La porte-parole de l’UNRWA à Aman sur une télé arabe : « Depuis une semaine, 84 camions d’aide humanitaire, une goutte d’eau… très loin des besoins pour la survie… il faudrait au moins 100 camions par jour… nous avons besoin de carburant pour tout (hôpitaux, etc.), sans carburant nous ne pourrons plus fonctionner (y compris) pour aller chercher l’aide humanitaire à Rafah… (or) Israël continue à refuser le passage de carburant… Cette situation est inadmissible au XXI° siècle… L’ONU a une position très claire depuis le début concernant le droit humanitaire pour tous, de tous côtés… »

Humour palestinien ou réalité ? « Vous savez quelles ont été les premières aides humanitaires à arriver ? Des housses mortuaires ».

Ilana Cicurel, eurodéputée française de la République en Marche : « Je suis très attachée aux questions d’éducation ». A une question posée par Marc Botenga, eurodéputé belge, elle répond que oui, les écoles de l’ONU qui ont été bombardées abritaient des terroristes du Hamas.

Le Hamas annonce que 50 otages ont été tués par les bombardements. A Tel Aviv, des familles d’otages manifestent pour exiger un cessez-le-feu et l’ouverture de négociations. Le Hamas déclare être prêt à libérer tous les otages en échange de la libération de tous les prisonniers politiques palestiniens.

Un aéroport investi par une foule au Daghestan pour empêcher le débarquement d’un avion en provenance de Tel Aviv.

Nasrallah, chef du Hezbollah libanais, annonce qu’il prendra la parole vendredi prochain.
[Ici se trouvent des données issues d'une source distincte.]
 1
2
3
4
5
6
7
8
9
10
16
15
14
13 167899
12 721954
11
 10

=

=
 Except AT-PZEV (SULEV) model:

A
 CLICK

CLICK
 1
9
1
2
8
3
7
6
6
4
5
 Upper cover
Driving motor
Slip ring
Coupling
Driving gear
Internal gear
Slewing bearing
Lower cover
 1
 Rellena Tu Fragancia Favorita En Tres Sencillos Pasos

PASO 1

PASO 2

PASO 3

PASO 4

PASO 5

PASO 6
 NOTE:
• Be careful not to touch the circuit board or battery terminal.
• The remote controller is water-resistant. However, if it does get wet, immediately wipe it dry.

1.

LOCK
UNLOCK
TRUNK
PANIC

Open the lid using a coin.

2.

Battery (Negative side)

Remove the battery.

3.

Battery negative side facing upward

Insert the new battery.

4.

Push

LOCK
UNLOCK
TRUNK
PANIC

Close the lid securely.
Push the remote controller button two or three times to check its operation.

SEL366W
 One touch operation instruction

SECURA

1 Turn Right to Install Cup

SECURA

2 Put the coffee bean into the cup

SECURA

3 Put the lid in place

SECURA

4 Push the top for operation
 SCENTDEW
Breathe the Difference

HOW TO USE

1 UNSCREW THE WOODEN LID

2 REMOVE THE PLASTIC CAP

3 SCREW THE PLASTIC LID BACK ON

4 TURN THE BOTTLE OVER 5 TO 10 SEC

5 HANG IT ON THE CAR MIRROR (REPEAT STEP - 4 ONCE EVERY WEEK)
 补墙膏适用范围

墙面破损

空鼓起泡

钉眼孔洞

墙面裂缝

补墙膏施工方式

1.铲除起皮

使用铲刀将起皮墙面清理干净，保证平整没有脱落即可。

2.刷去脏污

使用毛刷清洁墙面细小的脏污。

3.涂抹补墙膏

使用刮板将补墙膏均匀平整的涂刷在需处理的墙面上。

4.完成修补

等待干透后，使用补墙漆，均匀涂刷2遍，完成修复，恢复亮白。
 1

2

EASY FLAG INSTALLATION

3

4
Déjà, le Yémen avait tiré sur un bateau américain.

Tracts collés dans la nuit par des colons sur les parebrises des voitures garées dans la rue principale du village de Deir Istiya : menaces de mort, injonction de quitter les villes et les villages et de partir en Jordanie.

Une femme de Beit Hanoun (Bande de Gaza) tenant un bébé dans ses bras au milieu des ruines : « Où sont les Arabes ? Nous sommes partis en 48, nous sommes partis en 67, en 2001, et encore aujourd’hui, mais pour où ? Qui fait quelque chose pour les femmes et les enfants ici ? ».

Camp de réfugiés de Deheishe à Bethléem : une mère monte sur la terrasse de sa maison pour mettre du linge à sécher. Elle découvre son fils tué par balles.